A fantasy sci-fiction, ‘Life’, is a simple, engaging outer-space horror thriller that occasionally shows sparks of brilliance in an otherwise ordinary fare.
In many ways it is similar to the 1979 released “Alien”. Director Daniel Espinosa’s film is the tale of a parasite-predator, who is brought to life in a spaceship. How the team of astronauts and scientists are forced to fight for their lives against the evolving alien life form wreaking havoc on their spaceship, forms the crux of the tale.
Stationed on the International Space Station, Mars 7, the plot follows a group of multinational co-ed astronauts, led by Hugh Derry (Ariyon Bakare). The other team members are the quiet and introspective Dr. David Jordan (Jake Gyllenhaal), Dr. Miranda North (Rebecca Ferguson) the medic in charge of quarantine, the hot-tempered and fiercely loyal Rory Adams (Ryan Reynolds), the new dad Sho (Hiroyuki Sanada) and Russian cosmonaut Katerina Golovkin (Olga Dihovichnaya).
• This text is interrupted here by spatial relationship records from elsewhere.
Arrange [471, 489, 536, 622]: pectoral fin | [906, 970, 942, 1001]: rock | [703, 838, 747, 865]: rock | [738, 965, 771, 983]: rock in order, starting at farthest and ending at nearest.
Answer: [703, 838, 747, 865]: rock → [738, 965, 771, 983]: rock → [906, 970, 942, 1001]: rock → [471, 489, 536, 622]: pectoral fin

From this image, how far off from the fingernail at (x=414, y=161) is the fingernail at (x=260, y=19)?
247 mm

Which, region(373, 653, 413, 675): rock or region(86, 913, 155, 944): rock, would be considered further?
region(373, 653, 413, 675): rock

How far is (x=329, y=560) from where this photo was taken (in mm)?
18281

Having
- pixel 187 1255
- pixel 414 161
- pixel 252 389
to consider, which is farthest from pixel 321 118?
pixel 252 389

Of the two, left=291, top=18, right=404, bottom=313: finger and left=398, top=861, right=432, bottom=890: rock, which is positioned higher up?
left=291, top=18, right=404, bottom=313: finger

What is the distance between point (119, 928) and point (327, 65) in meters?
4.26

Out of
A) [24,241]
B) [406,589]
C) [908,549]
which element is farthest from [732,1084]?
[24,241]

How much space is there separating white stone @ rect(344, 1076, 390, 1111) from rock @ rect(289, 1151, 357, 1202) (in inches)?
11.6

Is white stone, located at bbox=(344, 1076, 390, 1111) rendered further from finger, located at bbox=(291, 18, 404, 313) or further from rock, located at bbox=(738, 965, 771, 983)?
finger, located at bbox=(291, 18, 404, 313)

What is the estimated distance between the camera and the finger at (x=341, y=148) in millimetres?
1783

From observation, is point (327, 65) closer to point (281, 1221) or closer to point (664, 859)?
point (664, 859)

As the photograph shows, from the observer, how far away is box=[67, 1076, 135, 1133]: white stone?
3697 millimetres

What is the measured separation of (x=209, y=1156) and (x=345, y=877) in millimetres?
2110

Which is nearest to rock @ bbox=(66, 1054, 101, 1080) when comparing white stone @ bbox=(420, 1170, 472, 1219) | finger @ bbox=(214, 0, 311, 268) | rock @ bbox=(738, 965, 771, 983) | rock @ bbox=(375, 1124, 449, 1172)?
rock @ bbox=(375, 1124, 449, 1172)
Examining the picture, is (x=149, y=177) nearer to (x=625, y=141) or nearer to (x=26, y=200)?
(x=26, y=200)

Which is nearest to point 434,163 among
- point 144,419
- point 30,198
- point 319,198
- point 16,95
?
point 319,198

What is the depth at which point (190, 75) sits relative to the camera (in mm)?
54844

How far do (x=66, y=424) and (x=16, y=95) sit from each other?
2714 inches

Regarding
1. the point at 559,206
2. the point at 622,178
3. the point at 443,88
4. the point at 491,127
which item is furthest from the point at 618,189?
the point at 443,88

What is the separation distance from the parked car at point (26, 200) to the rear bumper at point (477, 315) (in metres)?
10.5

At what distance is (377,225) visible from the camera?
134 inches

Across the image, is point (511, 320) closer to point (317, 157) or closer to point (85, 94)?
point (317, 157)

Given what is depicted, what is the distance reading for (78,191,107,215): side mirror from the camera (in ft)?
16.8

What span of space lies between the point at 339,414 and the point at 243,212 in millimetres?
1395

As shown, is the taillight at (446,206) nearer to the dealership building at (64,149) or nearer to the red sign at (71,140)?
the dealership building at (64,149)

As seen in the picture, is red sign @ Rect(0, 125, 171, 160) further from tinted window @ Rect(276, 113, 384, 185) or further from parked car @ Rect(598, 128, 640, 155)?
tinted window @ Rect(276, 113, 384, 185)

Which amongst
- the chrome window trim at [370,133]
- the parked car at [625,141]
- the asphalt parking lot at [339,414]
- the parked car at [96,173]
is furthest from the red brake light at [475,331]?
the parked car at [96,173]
It is while analysing a sample of the soil from Mars, brought by an automated spacecraft that the group discover a single cell micro-organism unlike any they’ve encountered before. After they feed it with oxygen and glucose, they notice that the creature begins to respond. With each passing day it grows at an alarming rate in its petri dish from a little two armed jellyfish to a multi tentacle cross of a starfish and an octopus with “all muscle, all brain and all eye”.
The creature is enthusiastically named Calvin after a school in the US. What starts off as an eager experiment, gradually turns out to be a spectacularly gory, stomach-churning as well as jaw-dropping thriller, especially after it grabs the little spatula with surprising strength and hostility which Derry prods it with.
Just like in life, you never know what to expect, seeing the creature grow and survive, makes the film a memorable one. This is more so because the script focuses solely on Calvin while the rest of the cast have their moments of on-screen glory.
Every actor delivers a respectable and charismatic performance but it is Ariyon Bakare who with a particularly nuanced performance shines as the paraplegic scientist who revels in the anti-gravity lifestyle aboard the ISS. The rest of them are near stock characters.
The screenplay by Rhett Reese and Paul Wenick is intensely taut and suspenseful. It is thrilling when it is smart but it is even more exciting when the characters are dumb and emphasise on protocol, thereby falling into the trap of genre cliches. The third act gets a bit monotonous, also the climax seems like a rushed job. Nevertheless, the unexpected end promises a sequel which could be more exciting than this film.
On the production front, the film is astutely handled and apart from scenes that remind you of ‘Alien’, there are chunks that remind you of Alfonso Cuaron’s sci-fi drama ‘Gravity’. The cinematography by Seamus McGarvey meshes seamlessly with the stellar visual effects that are accompanied by the dramatic score from Jon Ekstrand. These are skilfully layered by Mary Jo Markey’s razor sharp edits.